A native macOS app for running Claude Code sessions. Each window is a terminal running Claude Code plus a live sidebar that shows what Claude is doing, what it costs, and what files it's touching. Markdown and image files Claude reads or writes open inline as tabs.

Built on Ghostty's terminal engine.

claude-terminal screenshot

Install

  1. Download claude-terminal-X.Y.Z.dmg from the latest release.
  2. Open the DMG and drag claude-terminal to /Applications.
  3. Launch it. Updates arrive automatically via Sparkle.

Requires macOS 14 and the Claude Code CLI:

npm install -g @anthropic-ai/claude-code

Your first session

When you launch claude-terminal you'll see a directory picker. Pick the project folder you want to work in — that becomes the working directory for Claude Code.
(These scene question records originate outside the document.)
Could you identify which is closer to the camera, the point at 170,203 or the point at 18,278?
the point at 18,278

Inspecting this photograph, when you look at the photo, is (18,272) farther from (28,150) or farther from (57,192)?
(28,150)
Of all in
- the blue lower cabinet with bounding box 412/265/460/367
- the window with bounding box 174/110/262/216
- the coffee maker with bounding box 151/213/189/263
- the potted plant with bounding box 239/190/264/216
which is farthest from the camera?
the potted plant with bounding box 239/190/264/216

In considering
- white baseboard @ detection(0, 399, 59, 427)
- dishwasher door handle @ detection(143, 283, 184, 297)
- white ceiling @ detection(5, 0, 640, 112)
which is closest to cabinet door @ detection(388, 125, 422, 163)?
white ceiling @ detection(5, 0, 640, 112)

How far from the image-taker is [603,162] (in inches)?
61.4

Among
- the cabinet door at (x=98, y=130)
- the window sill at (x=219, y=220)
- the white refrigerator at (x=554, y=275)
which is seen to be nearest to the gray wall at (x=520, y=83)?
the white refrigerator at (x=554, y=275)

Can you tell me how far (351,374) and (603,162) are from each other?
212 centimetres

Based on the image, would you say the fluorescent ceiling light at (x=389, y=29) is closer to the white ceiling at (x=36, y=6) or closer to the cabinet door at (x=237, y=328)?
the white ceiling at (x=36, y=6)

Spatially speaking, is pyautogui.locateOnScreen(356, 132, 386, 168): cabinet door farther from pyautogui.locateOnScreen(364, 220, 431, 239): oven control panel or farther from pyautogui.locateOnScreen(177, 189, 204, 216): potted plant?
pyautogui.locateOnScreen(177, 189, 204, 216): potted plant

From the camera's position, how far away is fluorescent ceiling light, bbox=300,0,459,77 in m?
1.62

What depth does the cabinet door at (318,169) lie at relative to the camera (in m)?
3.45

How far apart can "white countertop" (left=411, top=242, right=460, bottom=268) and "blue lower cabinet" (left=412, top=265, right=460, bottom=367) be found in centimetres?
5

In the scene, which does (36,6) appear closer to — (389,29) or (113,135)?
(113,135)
A new window opens with:

  • The terminal on the left, running claude in your project.
  • The sidebar on the right, showing session status, cost, context usage, and anything Claude is currently doing.

Type a prompt in the terminal as you would with claude directly. As Claude responds, the sidebar updates in real time.

Every window is its own Claude session with its own working directory. Open a second project by pressing Cmd+N.

Reading the sidebar

The sidebar is a set of cards. They appear and collapse as they become relevant, so it's not all visible at once.

Status headline. The top of the sidebar shows what Claude is doing right now — thinking, running a tool, waiting for input. The current tool name and a short argument summary appear beneath it, tinted by tool type. The most recent italic line of assistant prose surfaces here too, with inline markdown rendered (**bold**, *italic*, `code`) instead of raw asterisks.

Activity chart. A CPU-style bidirectional bar graph of the last 3 minutes. Claude bars grow up from the centerline, tool bars grow down. Colour ramps light-blue → yellow → orange → red as a single operation stays busy, peaking at red after 30 minutes — useful for spotting a stuck tool call. Hover a tool bar to see which tools ran in that slice.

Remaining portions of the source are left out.